• Passage fourni:
══════════════════════════════

Par Roxana Azimi · Le Journal des Arts

Le 12 mars 2008 - 1459 mots

De photos en vidéos, l’artiste Shirin Neshat a donné une vision ambiguë
de la femme iranienne, entre poétique et politique.

Yeux bordés de khôl, doux sourire et silhouette frêle : l’artiste Shirin Neshat est une parfaite incarnation d’une miniature persane. « En la voyant, on la croirait fragile, prête à rompre. Mais elle est forte, elle a de l’autorité comme toutes les Orientales », module son compagnon, le réalisateur Shoja Azari. Sa notoriété, la puissance de sa galeriste américaine Barbara Gladstone, l’éventualité de voir son prochain long-métrage au festival de Cannes, ne semblent pas lui être montés à la tête. « Shirin est aujourd’hui comme à ses débuts : à la fois confiante et modeste, précise dans ses standards esthétiques, mais sans exigence vis-à-vis des autres, intellectuelle et intuitive, timide et charismatique », résume James Rondeau, conservateur à l’Art Institute de Chicago. Pour son ami Abbas Bakhtiari, directeur du Centre culturel Pouya à Paris, « elle ne s’est pas perdue en cours de route, car elle sait d’où elle vient ». Un centre de gravité qui ne rime toutefois pas avec un positionnement clair : pas de tiers-mondisme exacerbé, pas de militantisme déclaré, pas plus d’opprobre sur le régime islamique.

Entre Islam et modernité
L’ambiguïté souvent reprochée à ses débuts est inscrite jusque dans son environnement familial. À Ghazvin, troisième ville la plus religieuse d’Iran, elle aura eu un pied dans l’islam avec des grands-parents pratiquants, et un autre dans la modernité avec un père cultivé, curieux, « ne faisant pas de différence entre ses fils et ses filles ». En 1974, alors que plusieurs membres de son entourage versent dans l’activisme, elle quitte l’Iran pour la Californie. Un vrai choc thermique ! « J’avais beaucoup de nostalgie, je ne me sentais pas en phase avec cette culture de la télévision et des automobiles », rappelle-t-elle. L’obsession de la distance et la hantise de la séparation forment encore le socle de sa personnalité et, plus obscurément, de son œuvre. Mais avant de canaliser ces sentiments dans une forme opérante, Shirin Neshat peinera longtemps à se trouver des repères artistiques. Elle déchante vite sur ses talents, du moins picturaux, à Berkeley. « Être artiste, ce n’est pas une chose qu’on décide comme ça. Il faut avoir quelque chose à dire au monde, souligne-t-elle. J’étais l’une des plus mauvaises étudiantes. Comme beaucoup de gens venant d’Orient, j’ai essayé d’incorporer l’iconographie des miniatures persanes dans mes peintures. J’ai tout détruit depuis, y compris les traces ! »

══════════════════════════════

• Extrait de données:
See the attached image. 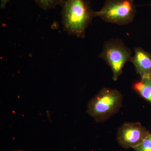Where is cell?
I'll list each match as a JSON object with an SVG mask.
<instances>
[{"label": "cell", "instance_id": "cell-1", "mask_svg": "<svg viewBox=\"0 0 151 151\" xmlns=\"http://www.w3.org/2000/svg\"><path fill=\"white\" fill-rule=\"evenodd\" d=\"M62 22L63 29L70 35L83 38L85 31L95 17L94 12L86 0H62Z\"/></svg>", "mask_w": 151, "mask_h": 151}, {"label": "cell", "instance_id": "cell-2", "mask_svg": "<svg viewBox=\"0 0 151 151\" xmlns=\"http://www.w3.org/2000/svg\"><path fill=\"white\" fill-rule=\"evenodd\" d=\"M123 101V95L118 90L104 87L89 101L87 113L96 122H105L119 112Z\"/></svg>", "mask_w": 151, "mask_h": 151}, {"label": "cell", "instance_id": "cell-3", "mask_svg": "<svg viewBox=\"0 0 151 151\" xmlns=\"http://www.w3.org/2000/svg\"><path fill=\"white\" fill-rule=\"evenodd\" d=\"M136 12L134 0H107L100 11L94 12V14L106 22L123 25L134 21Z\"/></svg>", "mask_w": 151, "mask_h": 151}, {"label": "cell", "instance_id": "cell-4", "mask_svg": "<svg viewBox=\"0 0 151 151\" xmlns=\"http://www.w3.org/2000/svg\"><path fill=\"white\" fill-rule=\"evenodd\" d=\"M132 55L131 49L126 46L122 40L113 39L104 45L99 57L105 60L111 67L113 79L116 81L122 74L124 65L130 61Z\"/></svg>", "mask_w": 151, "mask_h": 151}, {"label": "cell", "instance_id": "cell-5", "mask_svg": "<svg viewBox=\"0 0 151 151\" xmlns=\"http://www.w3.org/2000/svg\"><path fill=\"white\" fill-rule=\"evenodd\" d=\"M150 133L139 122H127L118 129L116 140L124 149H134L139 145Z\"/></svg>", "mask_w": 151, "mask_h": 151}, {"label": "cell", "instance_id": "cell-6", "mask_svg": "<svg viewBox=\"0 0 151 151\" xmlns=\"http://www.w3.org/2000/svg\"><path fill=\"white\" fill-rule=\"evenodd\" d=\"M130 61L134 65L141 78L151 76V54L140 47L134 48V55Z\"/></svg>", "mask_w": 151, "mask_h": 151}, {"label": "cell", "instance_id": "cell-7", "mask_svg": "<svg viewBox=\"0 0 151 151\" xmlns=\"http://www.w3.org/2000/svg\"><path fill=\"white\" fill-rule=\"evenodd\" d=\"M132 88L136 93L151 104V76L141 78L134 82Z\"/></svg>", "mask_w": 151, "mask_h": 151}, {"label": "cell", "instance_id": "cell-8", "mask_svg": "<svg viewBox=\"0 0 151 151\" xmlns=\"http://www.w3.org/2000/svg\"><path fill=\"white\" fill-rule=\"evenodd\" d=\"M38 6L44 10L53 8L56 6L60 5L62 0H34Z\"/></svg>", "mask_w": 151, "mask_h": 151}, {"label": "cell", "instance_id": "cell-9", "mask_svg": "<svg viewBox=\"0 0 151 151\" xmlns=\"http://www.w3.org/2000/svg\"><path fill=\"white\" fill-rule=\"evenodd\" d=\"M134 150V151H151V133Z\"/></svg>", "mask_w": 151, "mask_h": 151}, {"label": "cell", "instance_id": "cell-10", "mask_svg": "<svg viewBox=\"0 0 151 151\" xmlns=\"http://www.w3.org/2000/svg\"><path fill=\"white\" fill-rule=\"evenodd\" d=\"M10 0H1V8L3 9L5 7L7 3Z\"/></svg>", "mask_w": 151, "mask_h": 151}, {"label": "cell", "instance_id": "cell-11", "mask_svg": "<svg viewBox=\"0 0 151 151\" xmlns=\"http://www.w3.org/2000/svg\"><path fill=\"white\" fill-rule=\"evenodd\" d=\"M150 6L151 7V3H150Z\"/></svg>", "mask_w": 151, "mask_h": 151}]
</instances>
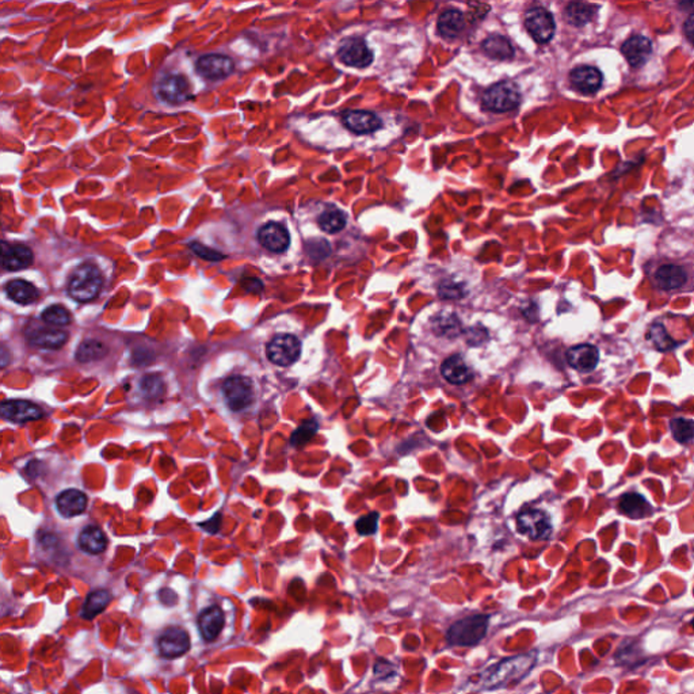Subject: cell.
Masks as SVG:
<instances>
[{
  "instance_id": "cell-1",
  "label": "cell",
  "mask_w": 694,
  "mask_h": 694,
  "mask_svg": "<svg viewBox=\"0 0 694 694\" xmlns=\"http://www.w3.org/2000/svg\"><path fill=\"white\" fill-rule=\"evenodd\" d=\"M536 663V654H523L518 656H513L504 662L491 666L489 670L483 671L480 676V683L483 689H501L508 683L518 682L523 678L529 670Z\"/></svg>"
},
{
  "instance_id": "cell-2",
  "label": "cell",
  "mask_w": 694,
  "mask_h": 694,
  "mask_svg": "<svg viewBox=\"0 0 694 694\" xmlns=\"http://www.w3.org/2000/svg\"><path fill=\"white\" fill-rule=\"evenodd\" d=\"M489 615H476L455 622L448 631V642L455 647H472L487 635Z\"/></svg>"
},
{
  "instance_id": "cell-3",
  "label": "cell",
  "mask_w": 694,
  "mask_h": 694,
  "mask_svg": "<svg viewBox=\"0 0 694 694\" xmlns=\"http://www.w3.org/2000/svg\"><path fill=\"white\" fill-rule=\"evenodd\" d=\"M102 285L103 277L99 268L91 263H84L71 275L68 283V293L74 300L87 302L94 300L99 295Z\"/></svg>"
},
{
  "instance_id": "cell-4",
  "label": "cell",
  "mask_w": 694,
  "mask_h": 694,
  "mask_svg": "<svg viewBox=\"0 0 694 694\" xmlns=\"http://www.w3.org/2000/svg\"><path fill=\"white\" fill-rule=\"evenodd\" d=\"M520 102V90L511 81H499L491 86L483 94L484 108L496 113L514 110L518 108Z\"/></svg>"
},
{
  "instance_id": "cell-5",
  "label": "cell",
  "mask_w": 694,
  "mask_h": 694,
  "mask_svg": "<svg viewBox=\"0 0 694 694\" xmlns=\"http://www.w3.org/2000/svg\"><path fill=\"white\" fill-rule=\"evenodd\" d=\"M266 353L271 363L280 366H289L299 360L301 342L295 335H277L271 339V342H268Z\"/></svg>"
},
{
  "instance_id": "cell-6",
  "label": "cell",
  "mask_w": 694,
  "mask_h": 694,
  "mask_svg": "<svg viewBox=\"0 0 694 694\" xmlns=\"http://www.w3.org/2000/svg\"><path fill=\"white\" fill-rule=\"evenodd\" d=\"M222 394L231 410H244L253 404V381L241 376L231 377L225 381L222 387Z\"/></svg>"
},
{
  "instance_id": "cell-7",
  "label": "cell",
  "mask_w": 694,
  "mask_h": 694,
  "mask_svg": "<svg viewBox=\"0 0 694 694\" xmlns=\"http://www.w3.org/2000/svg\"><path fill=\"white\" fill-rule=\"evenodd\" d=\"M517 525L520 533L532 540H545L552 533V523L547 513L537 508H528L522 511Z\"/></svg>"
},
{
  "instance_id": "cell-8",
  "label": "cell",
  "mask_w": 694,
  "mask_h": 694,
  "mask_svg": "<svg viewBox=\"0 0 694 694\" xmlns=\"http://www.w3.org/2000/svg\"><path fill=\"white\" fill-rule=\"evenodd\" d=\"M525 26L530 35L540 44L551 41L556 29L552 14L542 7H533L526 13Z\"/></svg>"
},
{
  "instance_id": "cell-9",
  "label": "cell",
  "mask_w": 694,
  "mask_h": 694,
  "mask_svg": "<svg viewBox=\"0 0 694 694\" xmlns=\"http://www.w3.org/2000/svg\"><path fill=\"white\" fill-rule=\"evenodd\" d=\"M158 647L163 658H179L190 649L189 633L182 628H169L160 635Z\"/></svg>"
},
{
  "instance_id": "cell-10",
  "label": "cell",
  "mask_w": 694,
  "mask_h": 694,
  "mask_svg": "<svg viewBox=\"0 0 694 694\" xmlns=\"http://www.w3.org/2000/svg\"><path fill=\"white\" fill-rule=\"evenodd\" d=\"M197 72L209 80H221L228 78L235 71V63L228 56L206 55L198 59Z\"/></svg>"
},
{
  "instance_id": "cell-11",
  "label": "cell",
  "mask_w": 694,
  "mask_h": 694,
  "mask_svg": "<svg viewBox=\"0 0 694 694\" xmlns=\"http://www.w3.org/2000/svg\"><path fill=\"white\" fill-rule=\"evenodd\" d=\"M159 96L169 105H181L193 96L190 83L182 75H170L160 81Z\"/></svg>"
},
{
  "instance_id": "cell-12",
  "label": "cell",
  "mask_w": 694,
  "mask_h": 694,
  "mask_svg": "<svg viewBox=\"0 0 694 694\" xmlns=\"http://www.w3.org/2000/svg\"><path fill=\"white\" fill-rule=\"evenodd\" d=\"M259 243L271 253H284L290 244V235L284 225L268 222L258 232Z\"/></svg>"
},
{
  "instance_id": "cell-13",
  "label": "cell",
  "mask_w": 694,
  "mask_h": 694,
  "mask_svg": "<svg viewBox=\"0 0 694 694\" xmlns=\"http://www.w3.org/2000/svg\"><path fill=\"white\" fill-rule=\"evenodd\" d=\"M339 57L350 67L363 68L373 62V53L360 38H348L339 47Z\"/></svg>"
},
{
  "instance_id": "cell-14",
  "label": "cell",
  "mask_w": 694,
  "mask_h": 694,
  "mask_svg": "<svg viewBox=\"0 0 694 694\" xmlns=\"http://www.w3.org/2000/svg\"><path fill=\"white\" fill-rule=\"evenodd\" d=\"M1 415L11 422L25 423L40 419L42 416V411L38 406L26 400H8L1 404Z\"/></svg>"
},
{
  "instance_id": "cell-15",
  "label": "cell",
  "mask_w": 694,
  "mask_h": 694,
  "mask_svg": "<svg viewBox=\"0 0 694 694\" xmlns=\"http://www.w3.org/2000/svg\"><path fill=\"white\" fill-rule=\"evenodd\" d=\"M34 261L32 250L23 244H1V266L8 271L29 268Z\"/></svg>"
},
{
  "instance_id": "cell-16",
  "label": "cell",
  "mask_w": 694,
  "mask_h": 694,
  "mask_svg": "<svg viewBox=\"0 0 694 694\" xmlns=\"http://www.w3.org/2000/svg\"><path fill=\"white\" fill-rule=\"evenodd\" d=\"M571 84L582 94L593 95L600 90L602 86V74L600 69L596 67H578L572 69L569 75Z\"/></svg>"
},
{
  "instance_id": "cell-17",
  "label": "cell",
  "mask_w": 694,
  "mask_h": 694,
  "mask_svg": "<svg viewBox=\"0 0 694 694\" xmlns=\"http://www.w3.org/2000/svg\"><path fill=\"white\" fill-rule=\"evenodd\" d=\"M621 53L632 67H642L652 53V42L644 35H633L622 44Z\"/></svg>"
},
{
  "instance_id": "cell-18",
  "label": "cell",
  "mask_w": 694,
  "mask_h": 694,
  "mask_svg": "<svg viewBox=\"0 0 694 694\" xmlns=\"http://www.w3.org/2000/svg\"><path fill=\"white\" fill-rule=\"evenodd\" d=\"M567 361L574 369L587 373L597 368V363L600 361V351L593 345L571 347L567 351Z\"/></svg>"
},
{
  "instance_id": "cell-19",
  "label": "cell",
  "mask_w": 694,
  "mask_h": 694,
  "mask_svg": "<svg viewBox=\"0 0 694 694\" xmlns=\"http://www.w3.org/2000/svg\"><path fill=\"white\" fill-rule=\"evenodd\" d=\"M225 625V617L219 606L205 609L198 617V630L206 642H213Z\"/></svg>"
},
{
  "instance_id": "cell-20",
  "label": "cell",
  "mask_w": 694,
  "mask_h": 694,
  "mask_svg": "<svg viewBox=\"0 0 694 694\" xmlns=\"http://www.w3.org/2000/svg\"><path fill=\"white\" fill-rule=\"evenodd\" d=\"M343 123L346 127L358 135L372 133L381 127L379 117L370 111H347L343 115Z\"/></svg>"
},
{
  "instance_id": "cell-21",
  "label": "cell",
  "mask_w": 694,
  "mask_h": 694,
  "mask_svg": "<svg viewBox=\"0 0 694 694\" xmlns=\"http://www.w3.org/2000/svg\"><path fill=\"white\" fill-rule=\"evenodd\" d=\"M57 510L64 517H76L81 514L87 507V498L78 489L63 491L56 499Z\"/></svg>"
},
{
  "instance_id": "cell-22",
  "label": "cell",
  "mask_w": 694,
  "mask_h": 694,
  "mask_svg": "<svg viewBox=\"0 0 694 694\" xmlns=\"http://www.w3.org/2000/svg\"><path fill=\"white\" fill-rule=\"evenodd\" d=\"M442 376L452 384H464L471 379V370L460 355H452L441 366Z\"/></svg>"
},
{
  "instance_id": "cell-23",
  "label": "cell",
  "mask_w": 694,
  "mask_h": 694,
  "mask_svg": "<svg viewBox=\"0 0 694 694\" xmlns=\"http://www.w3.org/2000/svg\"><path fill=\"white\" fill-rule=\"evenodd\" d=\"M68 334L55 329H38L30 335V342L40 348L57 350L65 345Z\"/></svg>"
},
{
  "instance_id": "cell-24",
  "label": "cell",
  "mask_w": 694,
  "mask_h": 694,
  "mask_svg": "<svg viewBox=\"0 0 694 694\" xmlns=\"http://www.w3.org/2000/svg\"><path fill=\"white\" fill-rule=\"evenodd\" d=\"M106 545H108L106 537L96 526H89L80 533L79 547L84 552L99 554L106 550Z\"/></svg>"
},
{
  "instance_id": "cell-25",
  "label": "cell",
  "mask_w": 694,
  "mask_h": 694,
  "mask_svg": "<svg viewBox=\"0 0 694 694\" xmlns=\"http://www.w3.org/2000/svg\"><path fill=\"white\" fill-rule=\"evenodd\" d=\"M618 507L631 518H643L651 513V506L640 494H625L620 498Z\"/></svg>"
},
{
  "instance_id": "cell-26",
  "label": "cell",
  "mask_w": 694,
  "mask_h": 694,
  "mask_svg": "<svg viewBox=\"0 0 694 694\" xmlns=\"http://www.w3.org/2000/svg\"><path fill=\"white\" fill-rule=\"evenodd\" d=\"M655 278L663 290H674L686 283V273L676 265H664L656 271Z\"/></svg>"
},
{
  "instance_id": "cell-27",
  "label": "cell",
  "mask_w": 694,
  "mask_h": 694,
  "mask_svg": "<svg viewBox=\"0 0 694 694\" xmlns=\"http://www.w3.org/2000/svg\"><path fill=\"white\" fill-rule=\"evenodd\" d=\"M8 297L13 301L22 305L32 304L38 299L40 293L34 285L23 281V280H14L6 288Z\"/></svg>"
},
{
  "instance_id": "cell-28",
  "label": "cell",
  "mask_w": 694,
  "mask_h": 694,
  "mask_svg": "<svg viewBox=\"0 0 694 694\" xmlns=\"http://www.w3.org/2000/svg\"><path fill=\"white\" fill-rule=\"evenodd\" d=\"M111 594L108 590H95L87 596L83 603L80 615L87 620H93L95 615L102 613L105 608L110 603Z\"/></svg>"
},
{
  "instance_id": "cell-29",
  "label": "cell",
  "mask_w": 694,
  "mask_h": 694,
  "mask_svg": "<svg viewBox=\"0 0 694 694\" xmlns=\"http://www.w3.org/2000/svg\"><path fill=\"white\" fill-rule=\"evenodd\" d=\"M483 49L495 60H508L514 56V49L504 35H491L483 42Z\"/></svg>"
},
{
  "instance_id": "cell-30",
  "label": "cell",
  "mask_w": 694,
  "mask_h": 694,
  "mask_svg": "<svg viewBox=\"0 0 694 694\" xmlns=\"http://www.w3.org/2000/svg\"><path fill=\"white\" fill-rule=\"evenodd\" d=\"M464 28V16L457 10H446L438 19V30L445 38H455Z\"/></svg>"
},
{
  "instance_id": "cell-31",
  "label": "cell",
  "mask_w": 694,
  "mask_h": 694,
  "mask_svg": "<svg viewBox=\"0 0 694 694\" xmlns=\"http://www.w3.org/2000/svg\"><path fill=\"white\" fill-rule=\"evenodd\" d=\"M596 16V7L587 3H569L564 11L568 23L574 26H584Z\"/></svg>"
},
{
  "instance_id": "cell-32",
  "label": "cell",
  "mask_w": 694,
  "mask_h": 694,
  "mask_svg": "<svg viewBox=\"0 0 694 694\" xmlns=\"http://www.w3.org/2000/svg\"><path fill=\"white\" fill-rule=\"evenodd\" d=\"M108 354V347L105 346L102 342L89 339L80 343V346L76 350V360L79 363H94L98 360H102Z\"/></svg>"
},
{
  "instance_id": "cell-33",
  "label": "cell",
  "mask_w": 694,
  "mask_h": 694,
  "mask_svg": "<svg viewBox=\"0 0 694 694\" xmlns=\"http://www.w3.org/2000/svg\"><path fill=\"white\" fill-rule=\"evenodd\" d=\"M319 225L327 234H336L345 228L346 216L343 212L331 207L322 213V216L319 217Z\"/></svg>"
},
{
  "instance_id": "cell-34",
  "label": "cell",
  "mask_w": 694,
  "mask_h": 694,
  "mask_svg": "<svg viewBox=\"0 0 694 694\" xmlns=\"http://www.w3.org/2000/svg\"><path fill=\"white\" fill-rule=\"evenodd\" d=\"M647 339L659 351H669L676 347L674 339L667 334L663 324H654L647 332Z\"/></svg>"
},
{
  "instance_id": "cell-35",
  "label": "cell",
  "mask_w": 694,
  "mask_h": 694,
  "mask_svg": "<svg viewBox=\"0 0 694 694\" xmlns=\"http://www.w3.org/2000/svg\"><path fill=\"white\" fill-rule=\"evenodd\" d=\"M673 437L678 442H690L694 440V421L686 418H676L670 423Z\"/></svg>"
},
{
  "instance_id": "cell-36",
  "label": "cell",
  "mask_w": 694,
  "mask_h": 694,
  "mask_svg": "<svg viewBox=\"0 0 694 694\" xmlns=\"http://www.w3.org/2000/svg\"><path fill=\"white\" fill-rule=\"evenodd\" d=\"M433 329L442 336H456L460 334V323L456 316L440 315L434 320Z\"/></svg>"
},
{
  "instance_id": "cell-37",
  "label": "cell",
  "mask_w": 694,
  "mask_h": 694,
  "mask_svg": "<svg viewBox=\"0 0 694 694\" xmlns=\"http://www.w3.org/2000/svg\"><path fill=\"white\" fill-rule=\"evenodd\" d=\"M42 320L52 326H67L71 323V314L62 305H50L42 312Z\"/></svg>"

══════════════════════════════

• Objectif énoncé 1: Modifie le passage sur Shirin Neshat en reprenant tout ce qui va de « Par Roxana Azimi » jusqu'à « poétique et politique. », et remplace « vision ambiguë » par « image nuancée ».
• Objectif énoncé 2: Résume en deux phrases le passage sur Shirin Neshat.

• Réponse rédigée 1:
Par Roxana Azimi · Le Journal des Arts

Le 12 mars 2008 - 1459 mots

De photos en vidéos, l’artiste Shirin Neshat a donné une image nuancée
de la femme iranienne, entre poétique et politique.

• Réponse rédigée 2: D'apparence fragile mais décrite comme forte, l'artiste Shirin Neshat reste, selon ceux qui la connaissent, confiante et modeste malgré sa notoriété, sans pour autant adopter de positionnement politique clair. Partagée à Ghazvin entre des grands-parents pratiquants et un père cultivé, elle quitte l'Iran pour la Californie en 1974, où elle peine longtemps à trouver ses repères artistiques, puis détruit les peintures qu'elle avait inspirées des miniatures persanes.